> **What is asked**
Can you rewrite the material from the line containing "Of (x=32, y=19)" through the end of the material, substituting "nearest" for every "closest" and leaving everything else unchanged?

Rows from a dataset
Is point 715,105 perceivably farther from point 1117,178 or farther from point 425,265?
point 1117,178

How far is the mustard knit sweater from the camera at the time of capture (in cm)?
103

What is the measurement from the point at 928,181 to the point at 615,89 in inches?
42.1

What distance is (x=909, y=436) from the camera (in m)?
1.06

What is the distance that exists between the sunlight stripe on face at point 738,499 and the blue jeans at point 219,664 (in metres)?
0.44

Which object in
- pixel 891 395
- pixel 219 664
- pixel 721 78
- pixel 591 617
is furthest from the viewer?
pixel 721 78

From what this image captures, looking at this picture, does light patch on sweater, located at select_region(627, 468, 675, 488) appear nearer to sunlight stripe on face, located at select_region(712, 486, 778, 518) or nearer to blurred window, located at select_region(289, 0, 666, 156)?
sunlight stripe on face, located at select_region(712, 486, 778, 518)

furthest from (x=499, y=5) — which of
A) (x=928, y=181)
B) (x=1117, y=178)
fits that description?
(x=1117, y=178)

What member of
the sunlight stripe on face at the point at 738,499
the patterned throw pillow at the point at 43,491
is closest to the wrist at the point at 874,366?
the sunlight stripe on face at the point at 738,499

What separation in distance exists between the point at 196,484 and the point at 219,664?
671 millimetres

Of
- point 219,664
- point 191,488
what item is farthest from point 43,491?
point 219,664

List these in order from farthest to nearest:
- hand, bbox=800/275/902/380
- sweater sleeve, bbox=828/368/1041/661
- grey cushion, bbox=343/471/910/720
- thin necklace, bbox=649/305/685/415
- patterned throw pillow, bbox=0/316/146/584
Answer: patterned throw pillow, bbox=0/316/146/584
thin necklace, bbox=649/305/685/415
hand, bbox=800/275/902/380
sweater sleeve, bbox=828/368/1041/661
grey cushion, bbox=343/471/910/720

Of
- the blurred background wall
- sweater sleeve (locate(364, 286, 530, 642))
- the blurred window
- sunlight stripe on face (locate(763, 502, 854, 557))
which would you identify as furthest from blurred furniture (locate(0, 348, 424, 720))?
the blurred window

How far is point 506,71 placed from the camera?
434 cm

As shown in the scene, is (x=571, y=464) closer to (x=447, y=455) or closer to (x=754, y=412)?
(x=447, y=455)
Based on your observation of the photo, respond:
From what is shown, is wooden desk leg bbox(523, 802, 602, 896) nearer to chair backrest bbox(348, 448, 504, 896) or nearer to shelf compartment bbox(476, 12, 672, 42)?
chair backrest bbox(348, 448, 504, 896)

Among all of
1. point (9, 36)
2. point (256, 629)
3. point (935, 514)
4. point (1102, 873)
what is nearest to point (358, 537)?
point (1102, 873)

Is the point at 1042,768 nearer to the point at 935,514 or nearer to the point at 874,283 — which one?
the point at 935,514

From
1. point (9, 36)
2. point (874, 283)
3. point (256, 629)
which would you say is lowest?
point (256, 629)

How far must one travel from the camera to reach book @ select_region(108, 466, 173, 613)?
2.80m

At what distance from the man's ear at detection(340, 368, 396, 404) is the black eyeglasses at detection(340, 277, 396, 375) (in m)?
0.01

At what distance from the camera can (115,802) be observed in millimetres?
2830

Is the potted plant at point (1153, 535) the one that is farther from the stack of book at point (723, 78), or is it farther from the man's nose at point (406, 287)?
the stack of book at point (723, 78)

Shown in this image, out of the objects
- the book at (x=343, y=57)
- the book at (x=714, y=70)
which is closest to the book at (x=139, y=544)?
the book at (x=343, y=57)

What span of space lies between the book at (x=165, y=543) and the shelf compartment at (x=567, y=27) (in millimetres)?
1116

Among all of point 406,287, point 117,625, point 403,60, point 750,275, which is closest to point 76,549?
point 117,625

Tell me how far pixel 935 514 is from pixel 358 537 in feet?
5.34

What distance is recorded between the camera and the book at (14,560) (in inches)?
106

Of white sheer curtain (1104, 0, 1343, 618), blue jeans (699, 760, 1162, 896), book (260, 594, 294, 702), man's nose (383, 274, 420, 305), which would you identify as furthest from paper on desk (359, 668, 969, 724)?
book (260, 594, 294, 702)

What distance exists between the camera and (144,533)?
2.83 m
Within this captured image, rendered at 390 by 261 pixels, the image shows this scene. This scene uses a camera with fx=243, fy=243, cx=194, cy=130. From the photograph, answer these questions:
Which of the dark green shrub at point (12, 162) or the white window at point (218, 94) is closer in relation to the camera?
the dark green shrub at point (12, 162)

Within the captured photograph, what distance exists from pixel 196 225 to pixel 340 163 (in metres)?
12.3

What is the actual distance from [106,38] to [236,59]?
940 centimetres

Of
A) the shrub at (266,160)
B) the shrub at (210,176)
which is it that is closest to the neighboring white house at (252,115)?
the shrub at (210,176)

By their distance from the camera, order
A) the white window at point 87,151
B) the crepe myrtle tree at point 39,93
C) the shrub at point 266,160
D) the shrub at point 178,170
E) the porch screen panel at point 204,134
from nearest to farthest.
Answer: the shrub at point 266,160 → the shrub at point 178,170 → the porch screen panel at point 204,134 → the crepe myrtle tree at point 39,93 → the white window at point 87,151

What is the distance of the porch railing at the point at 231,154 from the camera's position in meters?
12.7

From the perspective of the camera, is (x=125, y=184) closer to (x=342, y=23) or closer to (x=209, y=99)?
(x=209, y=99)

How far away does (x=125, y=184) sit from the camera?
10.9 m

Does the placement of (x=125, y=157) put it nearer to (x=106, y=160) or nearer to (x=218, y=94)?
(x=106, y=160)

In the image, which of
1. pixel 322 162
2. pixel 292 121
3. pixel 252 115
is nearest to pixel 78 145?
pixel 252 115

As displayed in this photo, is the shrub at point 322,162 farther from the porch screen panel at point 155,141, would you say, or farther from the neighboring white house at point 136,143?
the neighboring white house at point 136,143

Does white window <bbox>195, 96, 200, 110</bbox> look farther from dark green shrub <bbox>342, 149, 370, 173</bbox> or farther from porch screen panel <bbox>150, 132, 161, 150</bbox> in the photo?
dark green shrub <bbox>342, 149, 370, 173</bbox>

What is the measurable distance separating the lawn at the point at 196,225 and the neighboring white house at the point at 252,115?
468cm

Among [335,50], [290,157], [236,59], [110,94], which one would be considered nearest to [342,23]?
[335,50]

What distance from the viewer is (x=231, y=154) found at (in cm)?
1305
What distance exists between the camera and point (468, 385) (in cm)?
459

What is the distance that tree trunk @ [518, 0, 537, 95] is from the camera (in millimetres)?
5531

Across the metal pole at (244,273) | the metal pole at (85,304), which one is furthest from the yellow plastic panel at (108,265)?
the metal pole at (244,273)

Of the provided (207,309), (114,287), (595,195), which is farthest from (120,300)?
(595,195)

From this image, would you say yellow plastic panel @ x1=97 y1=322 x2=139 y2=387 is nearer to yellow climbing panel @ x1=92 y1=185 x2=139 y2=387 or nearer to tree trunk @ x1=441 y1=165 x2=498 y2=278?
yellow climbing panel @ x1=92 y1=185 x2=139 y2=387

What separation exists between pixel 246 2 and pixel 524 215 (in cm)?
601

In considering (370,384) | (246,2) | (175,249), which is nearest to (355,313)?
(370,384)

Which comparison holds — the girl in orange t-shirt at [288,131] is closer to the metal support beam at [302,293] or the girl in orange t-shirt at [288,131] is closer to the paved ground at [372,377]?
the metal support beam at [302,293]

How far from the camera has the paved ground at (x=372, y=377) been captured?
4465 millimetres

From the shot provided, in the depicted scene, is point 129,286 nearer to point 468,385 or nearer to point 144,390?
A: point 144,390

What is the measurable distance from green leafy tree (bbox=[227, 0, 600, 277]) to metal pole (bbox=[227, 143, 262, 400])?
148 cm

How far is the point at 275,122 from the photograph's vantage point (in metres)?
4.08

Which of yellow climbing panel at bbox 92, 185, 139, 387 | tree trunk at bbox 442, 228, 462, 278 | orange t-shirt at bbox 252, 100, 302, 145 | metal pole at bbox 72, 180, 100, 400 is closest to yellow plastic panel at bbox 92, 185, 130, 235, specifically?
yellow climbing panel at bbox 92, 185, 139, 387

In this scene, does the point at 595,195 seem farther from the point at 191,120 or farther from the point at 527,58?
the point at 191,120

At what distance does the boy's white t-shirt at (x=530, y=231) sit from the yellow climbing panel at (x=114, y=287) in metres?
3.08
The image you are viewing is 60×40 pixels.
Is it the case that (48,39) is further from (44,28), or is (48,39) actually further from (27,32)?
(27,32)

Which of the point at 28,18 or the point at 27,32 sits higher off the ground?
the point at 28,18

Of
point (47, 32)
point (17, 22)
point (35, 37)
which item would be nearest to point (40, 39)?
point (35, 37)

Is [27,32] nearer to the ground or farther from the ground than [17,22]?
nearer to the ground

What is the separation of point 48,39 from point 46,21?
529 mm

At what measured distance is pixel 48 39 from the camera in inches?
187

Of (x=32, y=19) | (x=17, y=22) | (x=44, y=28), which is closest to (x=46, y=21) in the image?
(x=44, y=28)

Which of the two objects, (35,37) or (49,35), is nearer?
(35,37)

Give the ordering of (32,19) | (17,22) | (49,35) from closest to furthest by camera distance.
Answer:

> **Exercise result**
Of (x=32, y=19) | (x=17, y=22) | (x=44, y=28), which is nearest to (x=46, y=21) in the image?
(x=44, y=28)

Which of the two objects, (35,37) or (49,35), is nearer?
(35,37)

Give the ordering of (32,19) | (17,22) | (49,35) from nearest to furthest by camera distance.
Answer:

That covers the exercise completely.